Problem to solve: Print the lines below word for word, without any changes.
BEGIN Provided data
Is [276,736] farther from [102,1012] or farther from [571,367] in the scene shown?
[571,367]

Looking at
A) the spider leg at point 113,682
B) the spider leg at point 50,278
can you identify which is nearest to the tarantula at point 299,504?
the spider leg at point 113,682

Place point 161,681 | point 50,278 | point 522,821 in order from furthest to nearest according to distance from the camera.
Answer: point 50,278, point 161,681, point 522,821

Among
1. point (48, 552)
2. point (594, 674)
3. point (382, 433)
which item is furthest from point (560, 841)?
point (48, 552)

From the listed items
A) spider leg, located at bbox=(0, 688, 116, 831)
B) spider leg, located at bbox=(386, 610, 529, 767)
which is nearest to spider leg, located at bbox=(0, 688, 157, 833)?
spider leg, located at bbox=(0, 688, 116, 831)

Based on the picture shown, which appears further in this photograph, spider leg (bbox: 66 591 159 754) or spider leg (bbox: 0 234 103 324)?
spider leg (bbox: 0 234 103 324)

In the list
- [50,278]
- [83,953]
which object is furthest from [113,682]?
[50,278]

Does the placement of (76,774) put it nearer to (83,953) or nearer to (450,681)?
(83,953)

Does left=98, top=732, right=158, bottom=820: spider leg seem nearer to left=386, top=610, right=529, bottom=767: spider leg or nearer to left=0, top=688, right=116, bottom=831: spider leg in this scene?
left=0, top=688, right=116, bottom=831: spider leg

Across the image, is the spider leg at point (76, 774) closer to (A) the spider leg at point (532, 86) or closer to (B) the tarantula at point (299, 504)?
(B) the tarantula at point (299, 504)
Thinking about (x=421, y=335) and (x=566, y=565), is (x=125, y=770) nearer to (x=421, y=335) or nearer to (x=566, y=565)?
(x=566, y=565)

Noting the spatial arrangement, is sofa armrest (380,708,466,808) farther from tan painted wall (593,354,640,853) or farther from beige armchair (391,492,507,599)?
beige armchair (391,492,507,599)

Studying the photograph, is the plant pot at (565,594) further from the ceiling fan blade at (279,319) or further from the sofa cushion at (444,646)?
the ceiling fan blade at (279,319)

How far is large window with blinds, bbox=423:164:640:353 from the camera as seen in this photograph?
END Provided data
Solution for this exercise:
Is [276,736] farther from [102,1012] or farther from [571,367] in the scene shown?
[571,367]

Looking at
A) the spider leg at point 113,682
B) the spider leg at point 50,278
can you identify which is nearest to the tarantula at point 299,504?
the spider leg at point 113,682

Place point 161,681 | point 50,278 | point 522,821 in order from furthest to nearest according to distance from the camera.
Answer: point 50,278, point 161,681, point 522,821

Among
1. point (48, 552)
2. point (594, 674)
3. point (382, 433)
which item is furthest from point (560, 841)?
point (48, 552)

From the listed items
A) spider leg, located at bbox=(0, 688, 116, 831)
B) spider leg, located at bbox=(386, 610, 529, 767)
which is nearest to spider leg, located at bbox=(0, 688, 157, 833)?
spider leg, located at bbox=(0, 688, 116, 831)

Based on the picture shown, which appears further in this photograph, spider leg (bbox: 66 591 159 754) or spider leg (bbox: 0 234 103 324)?
spider leg (bbox: 0 234 103 324)

In the list
- [50,278]
- [83,953]
which object is furthest from [113,682]?
[50,278]

Does the placement of (76,774) put it nearer to (83,953) or nearer to (450,681)?
(83,953)

Does left=98, top=732, right=158, bottom=820: spider leg seem nearer to left=386, top=610, right=529, bottom=767: spider leg or nearer to left=0, top=688, right=116, bottom=831: spider leg in this scene?
left=0, top=688, right=116, bottom=831: spider leg

Across the image, is the spider leg at point (76, 774) closer to (A) the spider leg at point (532, 86) or closer to (B) the tarantula at point (299, 504)?
(B) the tarantula at point (299, 504)
Thinking about (x=421, y=335) and (x=566, y=565), is (x=125, y=770) nearer to (x=421, y=335) or nearer to (x=566, y=565)?
(x=566, y=565)

Noting the spatial arrangement, is sofa armrest (380,708,466,808) farther from tan painted wall (593,354,640,853) or farther from beige armchair (391,492,507,599)?
beige armchair (391,492,507,599)

Studying the photograph, is the plant pot at (565,594) further from the ceiling fan blade at (279,319) or further from the sofa cushion at (444,646)?
the ceiling fan blade at (279,319)

How far is large window with blinds, bbox=423:164:640:353 from the camera as seen in this photograph?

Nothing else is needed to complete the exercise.